5. Removing Duplicate Entries: Part Two

Walking thru step 1 on part 5 of the 1st project. Having some trouble.

  • Start by creating an empty dictionary named reviews_max .
  • Loop through the Google Play data set (make sure you don’t include the header row). For each iteration:
    • Assign the app name to a variable named name .
    • Convert the number of reviews to float . Assign it to a variable named n_reviews .
    • If name already exists as a key in the reviews_max dictionary and reviews_max[name] < n_reviews , update the number of reviews for that entry in the reviews_max dictionary.
    • If name is not in the reviews_max dictionary as a key, create a new entry in the dictionary where the key is the app name, and the value is the number of reviews.

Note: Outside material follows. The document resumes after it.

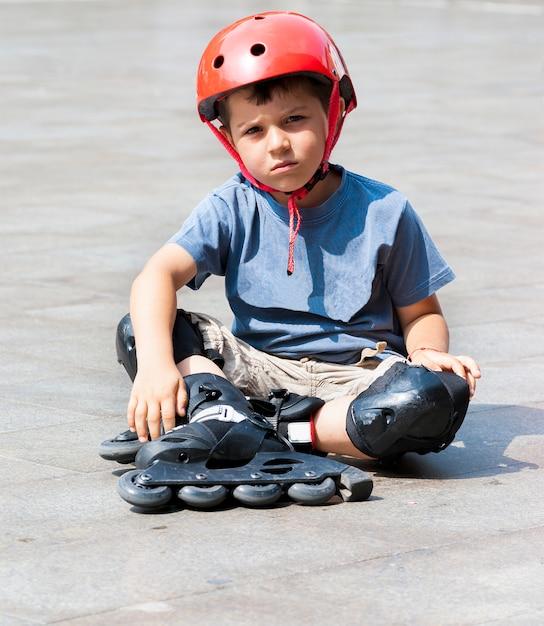 Child rollerbladin Premium Photo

Make sure you don’t use an else clause here, otherwise the number of reviews will be incorrectly updated whenever reviews_max[name] < n_reviews evaluates to False .
  • Inspect the dictionary to make sure everything went as expected. Measure the length of the dictionary — remember that the expected length is 9,659 entries.

Here’s what I have so far:
reviews_max = {}
for app in android[1:]:
name = app[0]
n_reviews = float(len(unique_apps))
if (name in reviews_max) and (reviews_max[name] < n_reviews):
n_reviews +=


When converting # of reviews to a float, what variable am I putting inside the float?

The number of reviews comes from another index in the row. The 'Reviews' column is where you’ll find the number of reviews for the app (here’s documentation in case you’re curious). You can see which index it’s at if you go back up to the cell where you inspected the Google data using the explore_data() function.

Hope that helps!

Thanks! That helps. Now I’m getting an error for the code below:

reviews_max = {}
for app in android[1:]:
    name = app[0]
    n_reviews = float(app[3])
    if (name in reviews_max) and (reviews_max[name] < n_reviews):
        reviews_max[name] = n_reviews
    if (name not in reviews_max):
        reviews_max[name] = n_reviews
print('Expected length' + len(android) - 1181)
print('Actual length' + len(reviews_max))

ValueErrorTraceback (most recent call last)
<ipython-input-17-6bfc25ac87c4> in <module>()
      2 for app in android[1:]:
      3     name = app[0]
----> 4     n_reviews = float(app[3])
      5     if (name in reviews_max) and (reviews_max[name] < n_reviews):
      6         reviews_max[name] = n_reviews

ValueError: could not convert string to float: '3.0M'

One of the rows in the android dataset has an error that has all the data shifted over so that it has '3.0M' in the reviews column. This post goes into more detail about it:

Thanks… Yes, I believe I already ran the del android[10472]. I don’t want to run it again unless I have to

I think it was actually index 10473. Since you’ve deleted a row, you can have a look at what android[10472] is now. Or check the row before or after. It’s the app named 'Life Made WI-Fi Touchscreen Photo Frame'.

Okay. Should I run something like this to check the value at the index?

for index, value in enumerate(android):
    index = 10472
    print(index, value)

You can just do print(android[10472]) and run the cell. If it turns out to be the right one, you can run the del command again.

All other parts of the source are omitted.